Forex

Forex, also known as forex, FX or forex trading, is a decentralized global market of all currencies that are traded around the world. This market is the largest and most liquid in the world, with a daily turnover of more than 5 billion dollars. 

The other stock markets in the world as a whole do not come close to this. But what does this mean? Take a closer look at forex trading and you will find interesting trading opportunities that are not available on other investments. 



FOREX TRANSACTION: EVERYTHING IS IN THE EXCHANGE RATE If you have ever traveled abroad, you have made a forex transaction. Travel to France and convert your pounds into euros. 

When you do this, the exchange rate between the two currencies - based on supply and demand - determines how many euros you will get for your pounds. And the exchange rate fluctuates continuously.   On Monday a pound could give him 1,19 Euros. On Tuesday 1,20 Euros. This little change may not seem like a big deal. But think about it on a larger scale. A large international company may have to pay foreign employees. Imagine what you could do to the bottom line if as in the example above, does changing one currency for another cost you more depending on when you do it? These few cents add up quickly. In both cases, you as a traveler or business owner may want to withhold your money until the exchange rate is more favorable. 

FOREX OPPORTUNITIES: WHAT IS YOUR OPINION? Just like in the stock market, you can change the currency based on what you think is worth. (Or where it is directed). The big difference with the Forex is that you can trade up or down with the same ease. If you think a currency will increase the value, you can buy it, if you think it will decrease the value you can sell it.

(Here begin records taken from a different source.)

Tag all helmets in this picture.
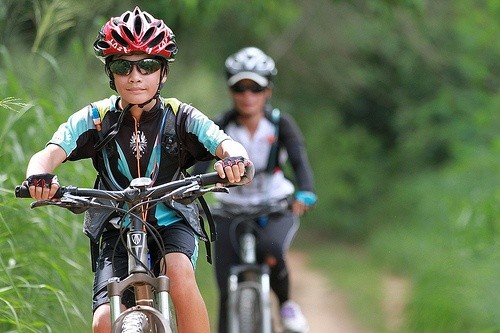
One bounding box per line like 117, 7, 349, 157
93, 5, 178, 65
225, 47, 280, 90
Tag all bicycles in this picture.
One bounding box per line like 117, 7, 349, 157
15, 166, 247, 333
197, 197, 313, 333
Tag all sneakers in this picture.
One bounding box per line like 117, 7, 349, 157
280, 297, 308, 332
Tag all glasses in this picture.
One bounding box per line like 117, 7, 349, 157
105, 57, 165, 77
230, 83, 263, 92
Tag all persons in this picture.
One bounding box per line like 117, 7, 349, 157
26, 6, 247, 333
189, 45, 317, 333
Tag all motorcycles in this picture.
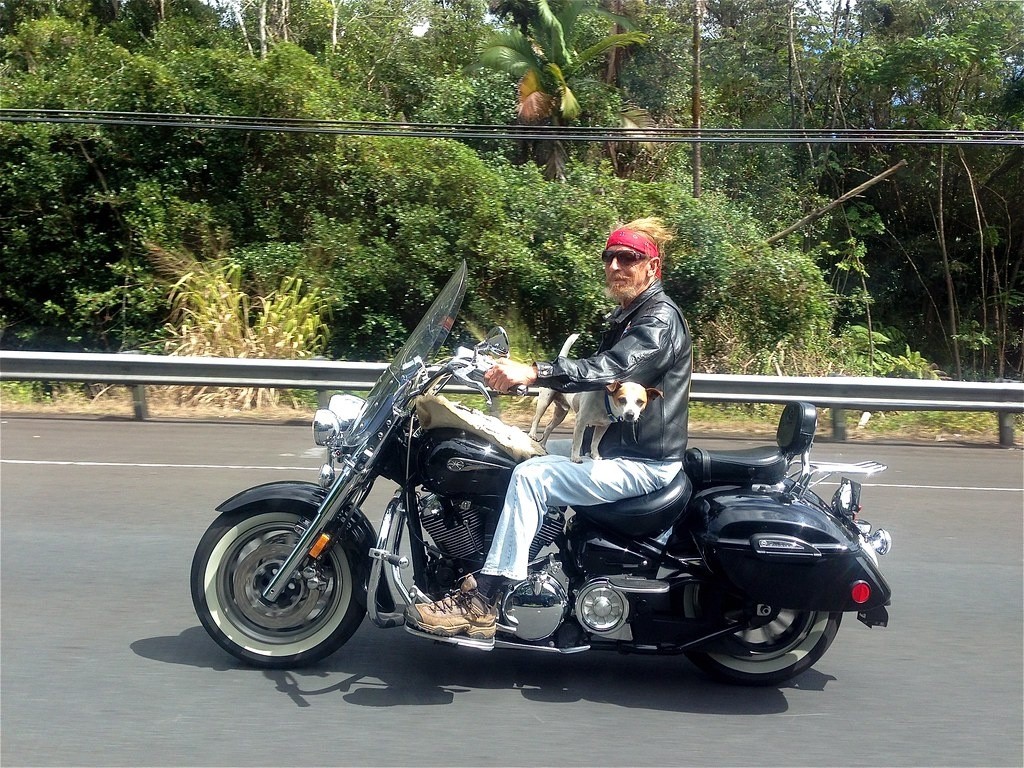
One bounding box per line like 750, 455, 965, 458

With such a big market. 

You will find a buyer when you are selling and a seller when you are buying, it is much easier than in other markets. Perhaps you hear in the news that China is devaluing its currency to attract more foreign business to its country. If you think the trend will continue, you could make a currency operation, selling the Chinese currency against another currency, for example, the US dollar. The more the Chinese currency depreciated against the dollar, the greater its profits. If the Chinese currency increases in value while it has its open sale position, then its losses will increase and you will want to exit the trade.